▶ [Direction]
Rewrite the text of the records below, replacing "detector" with "scanner" and leaving everything else unchanged. Omit the pictures from your answer.

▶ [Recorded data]
───

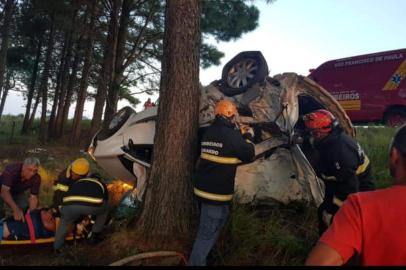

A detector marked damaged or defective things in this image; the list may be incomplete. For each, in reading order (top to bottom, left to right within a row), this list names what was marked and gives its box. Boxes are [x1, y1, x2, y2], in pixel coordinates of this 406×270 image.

overturned white car [87, 51, 354, 207]
crushed car body [89, 50, 356, 207]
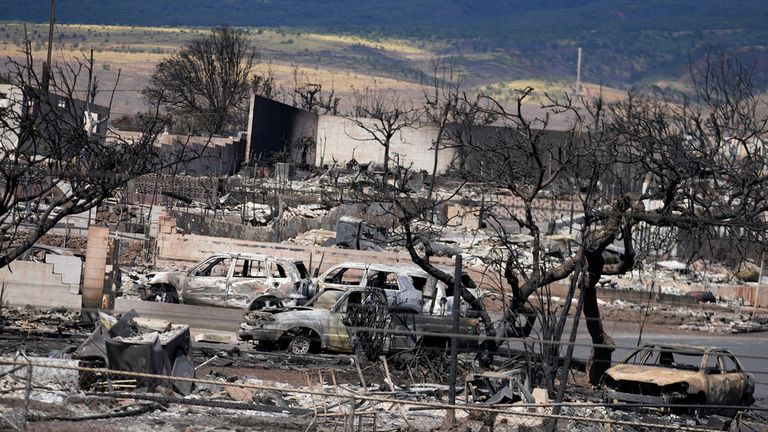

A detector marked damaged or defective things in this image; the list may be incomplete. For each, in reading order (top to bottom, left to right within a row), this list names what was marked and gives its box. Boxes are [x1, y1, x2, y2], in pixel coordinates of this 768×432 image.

broken concrete wall [0, 258, 81, 308]
charred car body [142, 253, 314, 310]
rusted car frame [142, 253, 314, 310]
burned out car [141, 253, 316, 310]
white burned vehicle [141, 253, 316, 310]
burned suv [141, 253, 316, 310]
burned sedan [141, 253, 316, 310]
burned pickup truck [141, 253, 316, 310]
charred car body [238, 284, 480, 354]
burned out car [240, 286, 480, 354]
burned sedan [240, 288, 480, 356]
burned pickup truck [237, 286, 484, 356]
burned out car [316, 262, 484, 316]
burned out car [604, 344, 752, 412]
burned sedan [604, 344, 752, 412]
charred car body [604, 344, 752, 412]
burned pickup truck [604, 342, 752, 414]
burned suv [604, 344, 752, 412]
rusted car frame [608, 342, 756, 414]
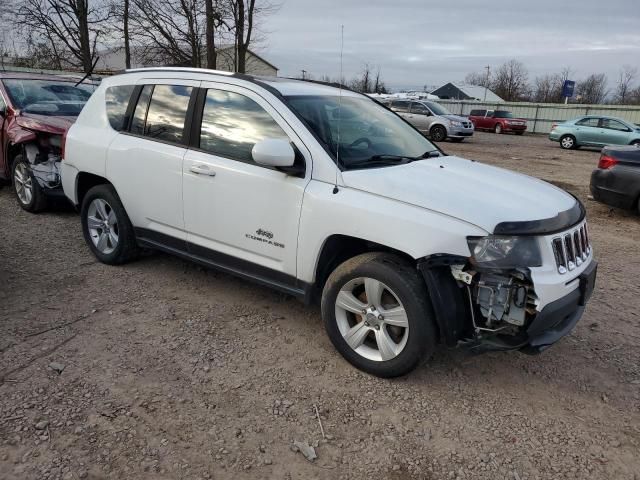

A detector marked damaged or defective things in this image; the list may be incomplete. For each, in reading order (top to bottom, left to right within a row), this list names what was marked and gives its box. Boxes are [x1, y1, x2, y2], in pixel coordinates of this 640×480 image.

red damaged car [0, 72, 95, 211]
exposed headlight housing [468, 236, 544, 270]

───

▶ [Completed task]
A scanner marked damaged or defective things in this image; the list may be incomplete. For each, in reading order (top to bottom, left to right within a row), this list names what was marked and gives its box. Boxes are [x1, y1, x2, y2], in pixel coordinates of this 406×270 image.

overturned white car [87, 51, 354, 207]
crushed car body [89, 50, 356, 207]

A scanner marked damaged or defective things in this image; the list may be incomplete. For each, in reading order (top to bottom, left to right within a row), this list names what was marked and gives its box. Boxes are [x1, y1, x2, y2], in pixel coordinates of this 768×432 image.

broken concrete wall [0, 258, 81, 308]
charred car body [142, 253, 314, 310]
rusted car frame [142, 253, 314, 310]
burned out car [141, 253, 316, 310]
white burned vehicle [141, 253, 316, 310]
burned suv [141, 253, 316, 310]
burned sedan [141, 253, 316, 310]
burned pickup truck [141, 253, 316, 310]
charred car body [238, 284, 480, 354]
burned out car [240, 286, 480, 354]
burned sedan [240, 288, 480, 356]
burned pickup truck [237, 286, 484, 356]
burned out car [316, 262, 484, 316]
burned out car [604, 344, 752, 412]
burned sedan [604, 344, 752, 412]
charred car body [604, 344, 752, 412]
burned pickup truck [604, 342, 752, 414]
burned suv [604, 344, 752, 412]
rusted car frame [608, 342, 756, 414]

A scanner marked damaged or defective things in this image; the list may be incomplete. For each, in reading order (top to bottom, left to right within a row), this list names what was marked and gives its box. Boxes are [x1, y1, x2, y2], in pixel coordinates of this 640×480 image.

red damaged car [0, 72, 95, 211]
exposed headlight housing [468, 236, 544, 270]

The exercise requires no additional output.